Parmalat to receive €43 million from JP Morgan to end legal dispute

The bank will pay the Italian diary group €43 million to settle the legal dispute which dates back to the 2003 bankruptcy

Parmalat, the Italian diary group based in Parma, said in a statement as part of the agreement it would drop all claims against JPMorgan, after the bank’s decision to pay €43 million to end the legal dispute. The decision to pay does not represent any admission of responsibility by the bank, Parmalat underlines.
Before its collapse, Parmalat was Italy’s largest food company, and the fourth largest in Europe. The scandal erupted when a €14 billion euros hole was found in its accounts. Parmalat’s bankruptcy in 2003 was the biggest in European business history, representing 1.5% of Italy’s gross national product.
Four banks have been acquitted in the Parmalat case. JP Morgan, Bank of America, Banco Santander and ABN Amro, which were among the banks providing financial services to Parmalat, were not charged. Neither were several Italian banks, including Capitalia, Unicredito and Intesa-BCI, that had relations with Parmalat at that time.
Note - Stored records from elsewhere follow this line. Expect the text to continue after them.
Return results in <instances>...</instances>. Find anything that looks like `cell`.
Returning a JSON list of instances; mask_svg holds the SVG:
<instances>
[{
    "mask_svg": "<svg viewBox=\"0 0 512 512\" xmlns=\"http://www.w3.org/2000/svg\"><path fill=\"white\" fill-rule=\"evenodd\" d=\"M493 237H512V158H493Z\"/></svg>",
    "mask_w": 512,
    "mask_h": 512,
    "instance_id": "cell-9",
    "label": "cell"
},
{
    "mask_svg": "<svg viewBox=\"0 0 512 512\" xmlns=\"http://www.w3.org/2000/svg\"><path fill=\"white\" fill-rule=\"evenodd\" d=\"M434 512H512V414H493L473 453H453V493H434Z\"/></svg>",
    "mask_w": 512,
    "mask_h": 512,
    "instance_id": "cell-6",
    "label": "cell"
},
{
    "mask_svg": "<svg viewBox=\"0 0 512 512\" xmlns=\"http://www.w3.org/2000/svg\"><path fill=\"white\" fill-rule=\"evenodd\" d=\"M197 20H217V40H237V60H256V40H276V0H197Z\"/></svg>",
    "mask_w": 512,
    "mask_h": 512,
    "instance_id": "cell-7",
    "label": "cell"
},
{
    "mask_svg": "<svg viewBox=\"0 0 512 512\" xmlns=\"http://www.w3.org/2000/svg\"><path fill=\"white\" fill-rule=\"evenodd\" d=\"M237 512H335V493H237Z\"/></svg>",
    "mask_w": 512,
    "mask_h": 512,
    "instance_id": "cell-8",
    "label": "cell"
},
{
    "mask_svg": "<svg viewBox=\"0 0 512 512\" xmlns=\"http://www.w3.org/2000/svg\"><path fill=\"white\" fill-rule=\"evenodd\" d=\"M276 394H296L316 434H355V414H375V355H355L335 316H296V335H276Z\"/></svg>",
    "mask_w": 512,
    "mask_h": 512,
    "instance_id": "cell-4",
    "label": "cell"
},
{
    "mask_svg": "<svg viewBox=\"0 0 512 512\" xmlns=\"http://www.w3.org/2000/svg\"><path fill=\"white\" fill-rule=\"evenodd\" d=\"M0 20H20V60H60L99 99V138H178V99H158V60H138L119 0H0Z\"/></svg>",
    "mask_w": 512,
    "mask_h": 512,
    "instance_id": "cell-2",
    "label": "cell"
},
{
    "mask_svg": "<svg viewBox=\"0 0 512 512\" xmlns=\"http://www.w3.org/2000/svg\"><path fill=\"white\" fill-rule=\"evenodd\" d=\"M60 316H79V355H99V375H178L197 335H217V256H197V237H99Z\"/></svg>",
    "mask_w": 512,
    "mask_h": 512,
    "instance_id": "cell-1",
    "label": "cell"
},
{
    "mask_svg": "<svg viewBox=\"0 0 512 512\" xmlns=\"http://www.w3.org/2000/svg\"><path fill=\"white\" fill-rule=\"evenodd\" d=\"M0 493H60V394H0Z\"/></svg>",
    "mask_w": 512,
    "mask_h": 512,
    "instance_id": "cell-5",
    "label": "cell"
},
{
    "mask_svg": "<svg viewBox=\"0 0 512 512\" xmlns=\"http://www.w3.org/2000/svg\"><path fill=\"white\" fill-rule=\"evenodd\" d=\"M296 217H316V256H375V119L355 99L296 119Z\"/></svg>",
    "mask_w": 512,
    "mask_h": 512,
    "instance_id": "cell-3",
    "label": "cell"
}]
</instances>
Morgan Stanley is the only one of the foreign banks to have settled allegations of wrongdoing in a civil case with Enrico Bondi, who was in charge of the relisted company and is pursuing for damages and compensation. Two years ago Morgan Stanley agreed to pay €155 million without admitting wrongdoing.  JPMorgan agreed to pay €43 million without admitting wrongdoing.